I would love it if every movie ever made was available in the full, complete form that its makers intended. That's never going to happen. In the real world, a lot of changes are made to movies, including trims for TV time limits and broadcast standards, recropping for TV format, insertion of commercials, restoration of deleted scenes, exhibition of alternate endings, remixing of music, reformatting for airline showings, plus all sorts of adjustments of color and image during film-to-video transfers. Some of those are done not by mercenary exploiters of the material but by well-intentioned film historians…and they're not always for the worst. Of the changes that I think are not for the better, colorization strikes me as one of the lesser offenses, especially since I seem to always have the option of viewing the non-colorized version.

That's a key point. Back in the eighties when colorization first reared its controversial head, a lot of the upset seemed to flow from the premise that the colorized Casablanca would supplant the genuine, black-and-white article and we would never again be able to see Bogie in the original monochrome. That has not happened. Maybe it's because colorization has never become as popular as some hoped/feared but at no point has anything more important than the first season of Gilligan's Island ever become available in only its colorized edition — and even there, the black-and-white quickly became available again. So that argument has pretty much gone away, and it is less true than it once was to say all colorization is hideous. A lot of it wasn't very good when it started but it's improving. I have yet to see a case where it makes a movie better but I don't think that's outside the realm of human possibility. At its very worst, it's just something you can ignore, like you don't have to listen to the commentary track or watch the deleted scenes they include on the DVD.

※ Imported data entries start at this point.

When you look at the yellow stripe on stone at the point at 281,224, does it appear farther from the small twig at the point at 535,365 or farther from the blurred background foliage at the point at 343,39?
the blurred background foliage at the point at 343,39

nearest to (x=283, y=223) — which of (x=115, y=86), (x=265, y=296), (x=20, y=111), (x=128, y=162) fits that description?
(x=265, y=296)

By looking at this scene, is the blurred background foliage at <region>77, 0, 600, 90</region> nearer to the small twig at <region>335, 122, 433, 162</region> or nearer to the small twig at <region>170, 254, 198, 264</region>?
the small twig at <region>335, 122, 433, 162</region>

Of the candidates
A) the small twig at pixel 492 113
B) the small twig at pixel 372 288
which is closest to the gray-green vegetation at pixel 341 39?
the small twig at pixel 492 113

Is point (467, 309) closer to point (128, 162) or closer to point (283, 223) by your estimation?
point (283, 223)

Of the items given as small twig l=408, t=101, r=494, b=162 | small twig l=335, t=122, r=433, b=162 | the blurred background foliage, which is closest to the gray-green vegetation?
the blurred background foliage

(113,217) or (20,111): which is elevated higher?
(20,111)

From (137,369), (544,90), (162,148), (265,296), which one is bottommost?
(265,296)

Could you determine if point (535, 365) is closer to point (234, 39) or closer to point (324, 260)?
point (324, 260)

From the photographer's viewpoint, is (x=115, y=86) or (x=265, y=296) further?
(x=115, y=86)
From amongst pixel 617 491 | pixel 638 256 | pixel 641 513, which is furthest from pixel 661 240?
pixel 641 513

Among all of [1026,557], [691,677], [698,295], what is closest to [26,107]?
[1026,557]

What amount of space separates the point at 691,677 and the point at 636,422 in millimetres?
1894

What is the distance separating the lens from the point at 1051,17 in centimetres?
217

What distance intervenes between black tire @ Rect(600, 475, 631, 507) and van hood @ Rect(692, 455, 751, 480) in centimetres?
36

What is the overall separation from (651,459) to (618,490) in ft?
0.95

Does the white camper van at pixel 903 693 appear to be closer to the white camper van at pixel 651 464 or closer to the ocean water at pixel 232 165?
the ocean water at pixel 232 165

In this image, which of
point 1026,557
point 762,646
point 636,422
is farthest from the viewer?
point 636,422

So I guess I should be happy about the newly-released Stooges DVDs (like this one and this one) which offer both b/w and colorized versions of the same films. After all, they give you a choice, right? Well, not really. You can watch either but you have to pay for both. Sony-Columbia Home Video previously released DVDs which each contained five Stooges shorts for $20, marked down to $17.36 on Amazon. They also had this collection of 18 shorts for $45.86 (Amazon price). Each of the two new collections contain four shorts in color and the same four in b/w for $22.46 each…or you can buy both discs for $31.47. Unless you think having two copies of the same short is just as good as getting two different ones, that's a substantial price increase.

The shorts on these two new sets are pretty well chosen but most of them have already been on recent, still-available DVD sets. So if you're a Stooge Completist, assuming there is such an animal, you're going to buy a lot of material you already have in order to get a few items that aren't already on your shelf. I don't know about you but I'm really sick of seeing things I already own repackaged in an attempt to get me to buy them again. (Which reminds me: Aren't they about due to force another edition of Goldfinger on me? I haven't bought a new, improved version for months.)

Lastly, I will say this for the new Stooge sets: The colorization is pretty danged impressive. It still has that "lobby card" look but it's quite pleasant. I have no idea if it's "historically accurate," as they claim, and don't think it matters…but it was no hardship to see Moe in full color as he jabbed his fingers in his brother's eyes. It was also no better than seeing it in black-and-white. Ultimately, I don't think colorization is, as some put it, "a desecration" of a great art form. I think the main thing wrong with it is that it raises the price.